Short exercise 1: Using the text on upgrading the browser engine, decide whether each statement agrees with it: (a) the work aimed to take the browser engine from ESR 78 to ESR 91; (b) fingerprinting browsers is called a recent practice; (c) the writer strayed far from the original plan. Answer yes or no for each, quoting the words of the text that decide it.

Text extract:
But practically speaking I think my original plan was a good one and, in retrospect, I followed it pretty closely.
Destination Gecko
Let's now consider where the journey took us. The point of all this work was to take the browser engine from ESR 78 to ESR 91. What does this give us?Abstractly speaking, one of the most compelling reasons to want to upgrade is because websites routinely attempt to fingerprint browsers and serve different content depending on the result. This practice is as old as the hills, yet remains as common today as it is problematic. I understand that different browsers have different capabilities and that website creators will be blamed (unfairly) if a page renders poorly as a result of a user failing to keep their browser up-to-date. But you'd have thought at the very least browsers could test for features rather than versions.

Stored items from a collection:
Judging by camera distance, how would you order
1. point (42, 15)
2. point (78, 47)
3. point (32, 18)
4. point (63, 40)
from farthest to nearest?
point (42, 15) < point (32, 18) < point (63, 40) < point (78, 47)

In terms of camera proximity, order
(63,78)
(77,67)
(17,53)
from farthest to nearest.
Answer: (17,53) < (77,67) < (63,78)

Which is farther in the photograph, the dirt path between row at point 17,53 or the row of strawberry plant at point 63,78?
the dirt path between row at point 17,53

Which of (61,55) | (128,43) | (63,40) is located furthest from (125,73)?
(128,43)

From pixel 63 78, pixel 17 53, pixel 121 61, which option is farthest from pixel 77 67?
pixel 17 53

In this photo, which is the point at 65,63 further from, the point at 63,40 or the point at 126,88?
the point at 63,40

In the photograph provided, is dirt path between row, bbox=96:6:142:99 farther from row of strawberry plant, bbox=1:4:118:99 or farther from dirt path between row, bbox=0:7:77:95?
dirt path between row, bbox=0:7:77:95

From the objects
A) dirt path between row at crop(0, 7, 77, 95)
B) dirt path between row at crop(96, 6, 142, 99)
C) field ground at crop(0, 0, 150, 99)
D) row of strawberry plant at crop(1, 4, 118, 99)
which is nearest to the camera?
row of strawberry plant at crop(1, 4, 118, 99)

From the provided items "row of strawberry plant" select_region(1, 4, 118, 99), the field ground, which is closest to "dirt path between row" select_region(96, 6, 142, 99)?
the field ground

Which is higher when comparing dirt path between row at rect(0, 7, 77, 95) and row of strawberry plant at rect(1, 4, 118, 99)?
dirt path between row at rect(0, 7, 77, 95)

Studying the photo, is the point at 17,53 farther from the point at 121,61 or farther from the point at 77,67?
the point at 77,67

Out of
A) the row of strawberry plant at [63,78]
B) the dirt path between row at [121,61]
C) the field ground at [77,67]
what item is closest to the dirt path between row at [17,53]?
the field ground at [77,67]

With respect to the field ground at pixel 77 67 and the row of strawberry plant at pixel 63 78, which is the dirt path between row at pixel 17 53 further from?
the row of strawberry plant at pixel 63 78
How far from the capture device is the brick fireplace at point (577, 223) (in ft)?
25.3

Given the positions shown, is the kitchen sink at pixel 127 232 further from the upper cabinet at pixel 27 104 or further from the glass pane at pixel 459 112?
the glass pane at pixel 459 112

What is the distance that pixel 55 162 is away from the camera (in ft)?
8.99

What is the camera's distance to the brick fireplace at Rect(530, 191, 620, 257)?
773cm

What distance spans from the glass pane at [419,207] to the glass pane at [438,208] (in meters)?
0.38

Short exercise 2: Copy out the stretch of the listing from the line containing "What is the distance" through the end of the listing, keeping every line as it appears.

Reply 1:
(a) Yes: "The point of all this work was to take the browser engine from ESR 78 to ESR 91."
(b) No: "This practice is as old as the hills, yet remains as common today as it is problematic."
(c) No: "in retrospect, I followed it pretty closely."

Reply 2:
What is the distance that pixel 55 162 is away from the camera (in ft)?
8.99

What is the camera's distance to the brick fireplace at Rect(530, 191, 620, 257)?
773cm

What distance spans from the glass pane at [419,207] to the glass pane at [438,208] (in meters)?
0.38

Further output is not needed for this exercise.